_WORK ORDER_: With the pictures omitted, write out the entries that follow exactly as they stand.

_LISTED RECORDS_:
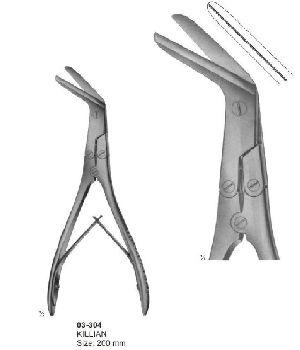 03-304 Bone Shear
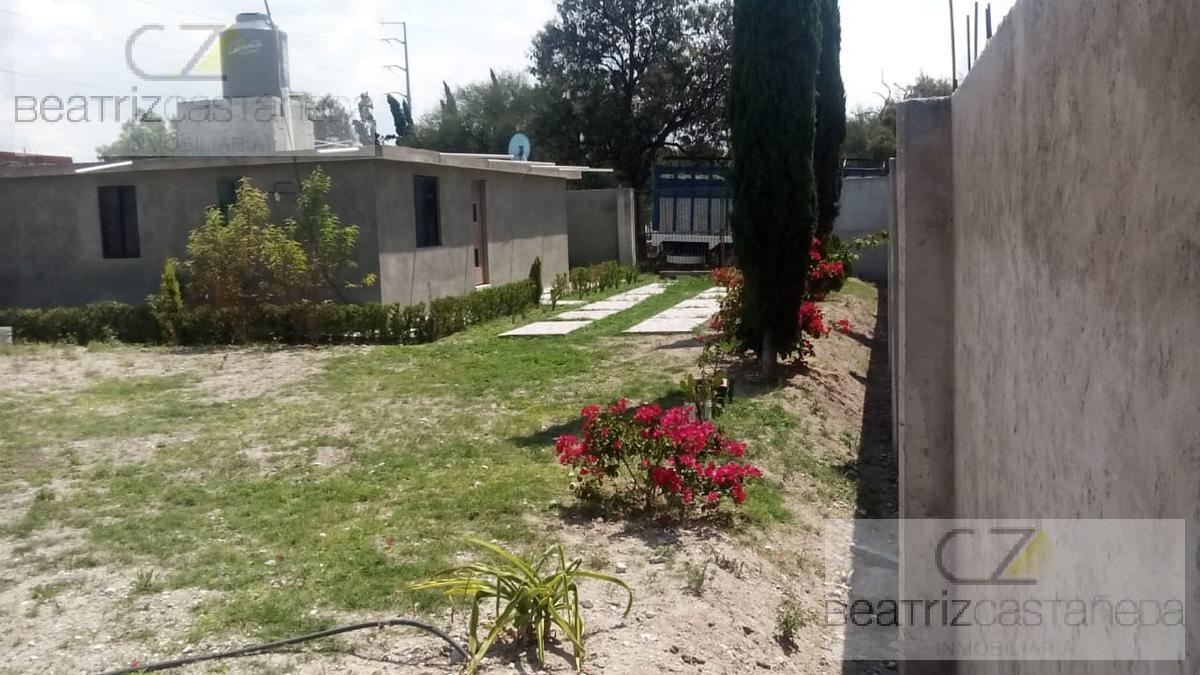 Foto Casa en Venta en  Barrio Dextho de Victoria,  San Salvador  DEXTHO DE VICTORIA, HGO.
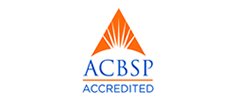 Accreditation Council for Business Schools and Programs (ACBSP)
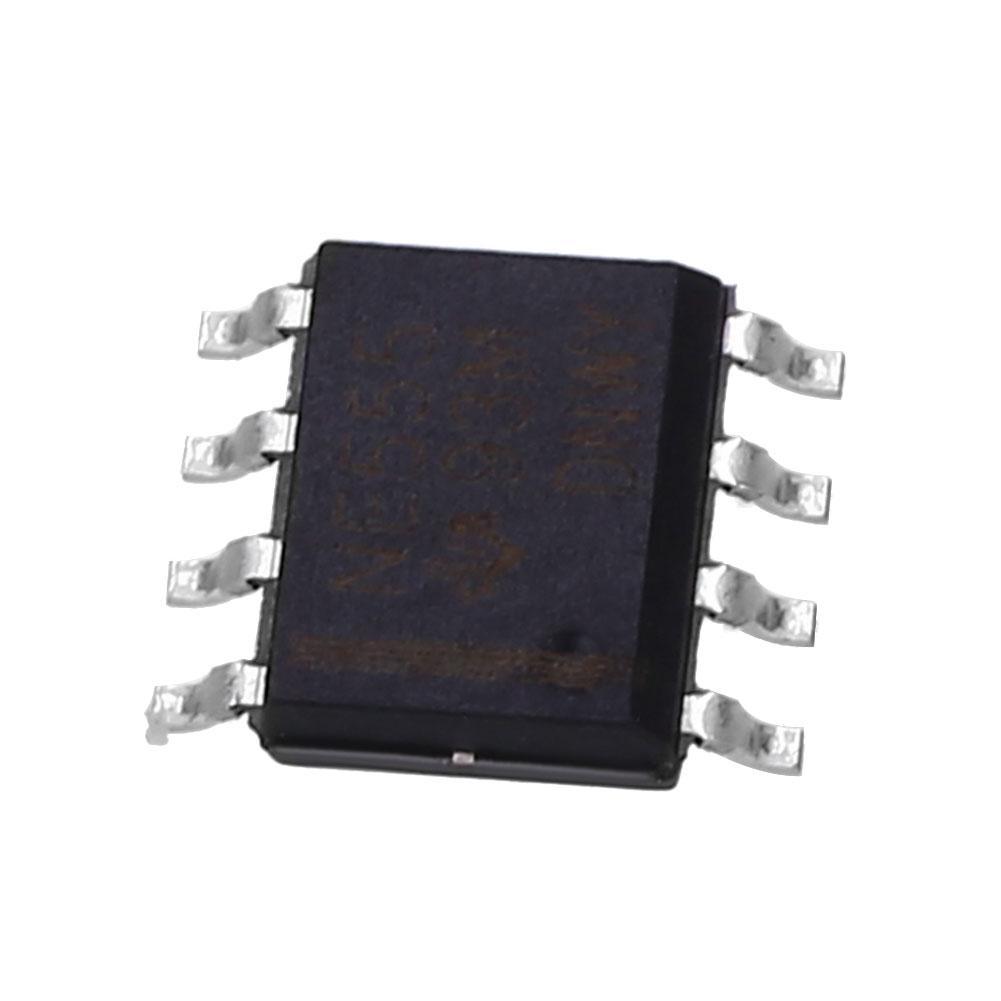 NE555 Precision Timer IC Timing Time Set DIP-8 Electronic Integrated Circuit DIY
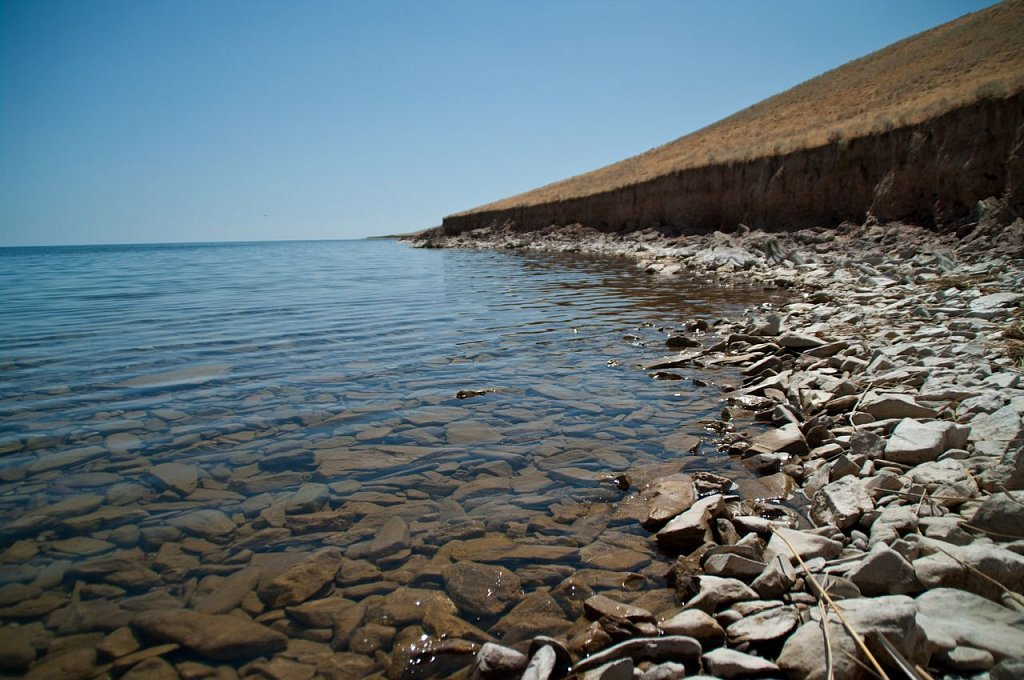 очереди мой айдаркуль красивое озеро фото изделия
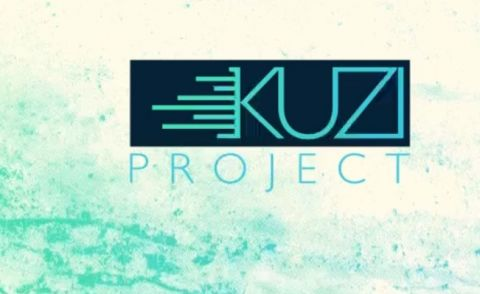 Fiery Action Featured In KUZI PROJECT Episode 1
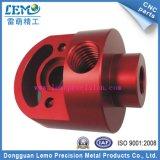 Präzisions-Farben-anodisierenaluminium CNC-maschinell bearbeitenteile für Autoteile (LM-857)
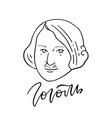 nikolai gogol - great russian writer - line art vector image vector image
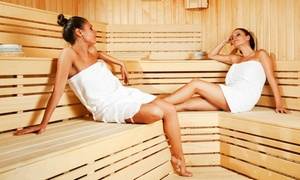 Saunalandschaft im Gesundheitszentrum Lang: Tageskarte für Zwei oder Vier für die Saunalandschaft im Gesundheitszentrum Lang (bis zu 56% sparen*)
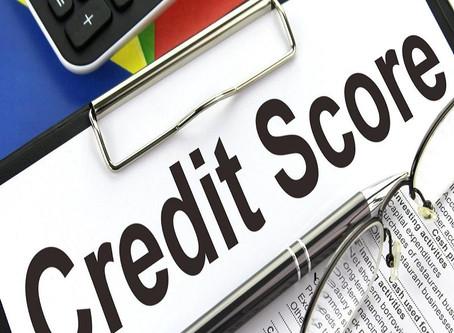 Managing Business Credit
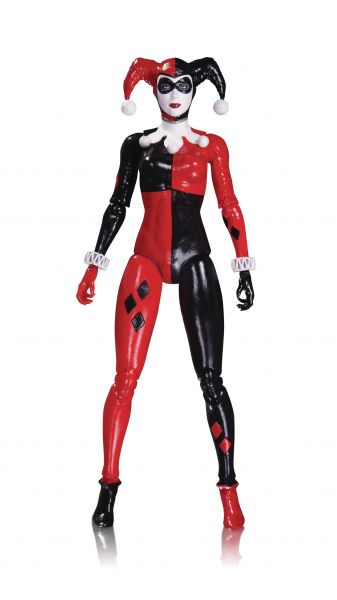 BATMAN ARKHAM KNIGHT HARLEY QUINN II ACTIONFIGUR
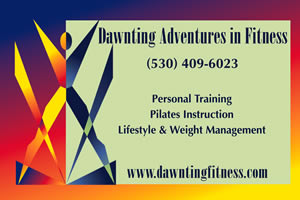 Dawnting Adventures in Fitness magnetic car signs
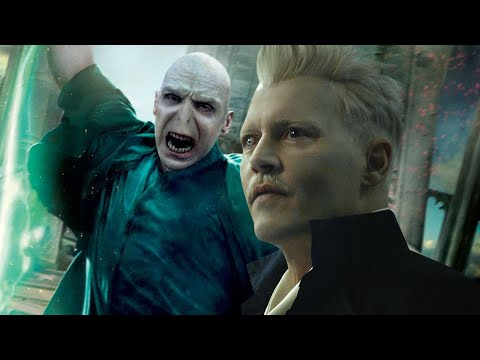 The One Reason Grindelwald Was More Dangerous than Voldemort - UCKy1dAqELo0zrOtPkf0eTMw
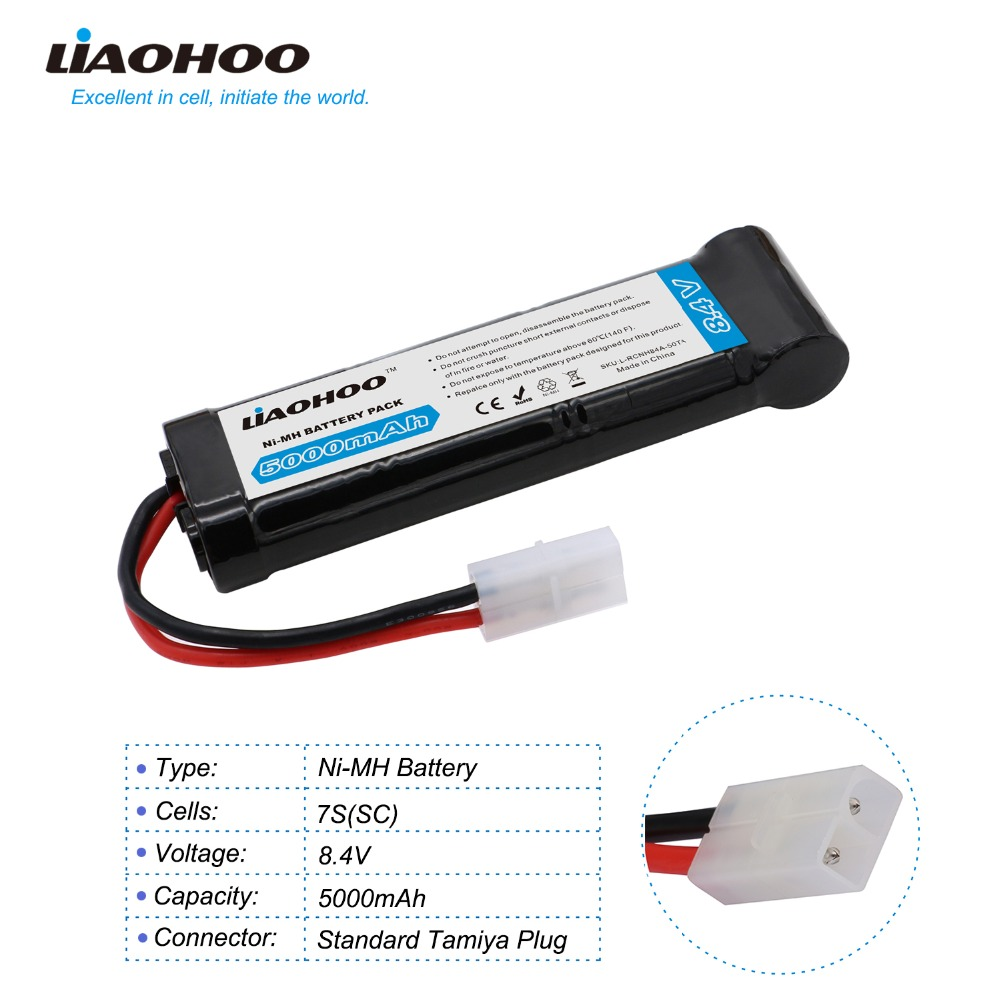 LiaoHOO 8.4V 5000mAh 7-Cell NiMH Battery with Universal Plug Deans/Traxxas/Tamiya for Remote Control RC Truck, Vehicle, Car закладка с резинкой gapchinska пушкин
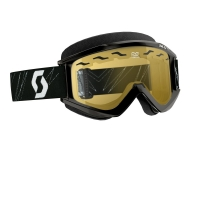 Очки SCOTT RecoilXi Snow Cross black/white yellow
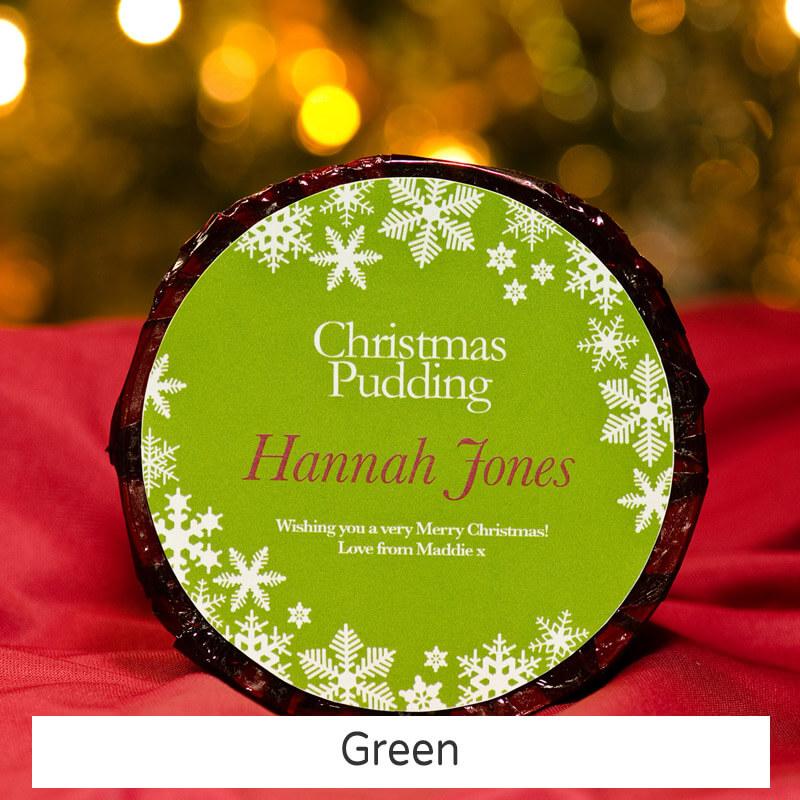 Personalised Christmas Pudding - Large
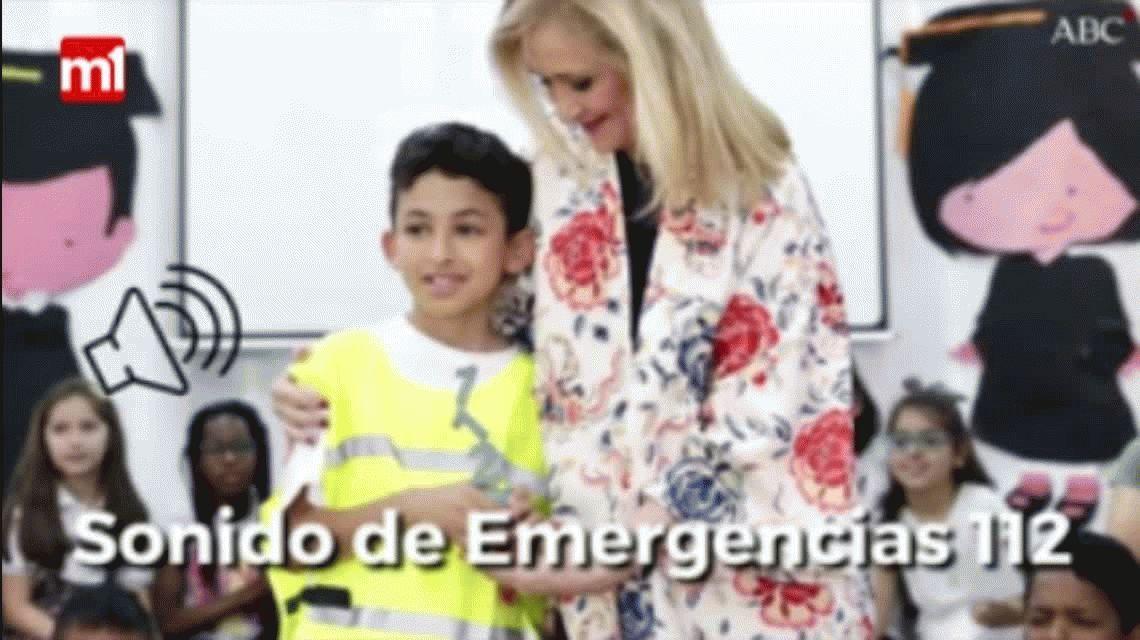 VIDEO: El llamado de un nene de 9 años que salvó la vida de su mamá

_TASK OUTPUT_:
 03-304 Bone Shear
 Foto Casa en Venta en  Barrio Dextho de Victoria,  San Salvador  DEXTHO DE VICTORIA, HGO.
 Accreditation Council for Business Schools and Programs (ACBSP)
 NE555 Precision Timer IC Timing Time Set DIP-8 Electronic Integrated Circuit DIY
 очереди мой айдаркуль красивое озеро фото изделия
 Fiery Action Featured In KUZI PROJECT Episode 1
 Präzisions-Farben-anodisierenaluminium CNC-maschinell bearbeitenteile für Autoteile (LM-857)
 nikolai gogol - great russian writer - line art vector image vector image
 Saunalandschaft im Gesundheitszentrum Lang: Tageskarte für Zwei oder Vier für die Saunalandschaft im Gesundheitszentrum Lang (bis zu 56% sparen*)
 Managing Business Credit
 BATMAN ARKHAM KNIGHT HARLEY QUINN II ACTIONFIGUR
 Dawnting Adventures in Fitness magnetic car signs
 The One Reason Grindelwald Was More Dangerous than Voldemort - UCKy1dAqELo0zrOtPkf0eTMw
 LiaoHOO 8.4V 5000mAh 7-Cell NiMH Battery with Universal Plug Deans/Traxxas/Tamiya for Remote Control RC Truck, Vehicle, Car закладка с резинкой gapchinska пушкин
 Очки SCOTT RecoilXi Snow Cross black/white yellow
 Personalised Christmas Pudding - Large
 VIDEO: El llamado de un nene de 9 años que salvó la vida de su mamá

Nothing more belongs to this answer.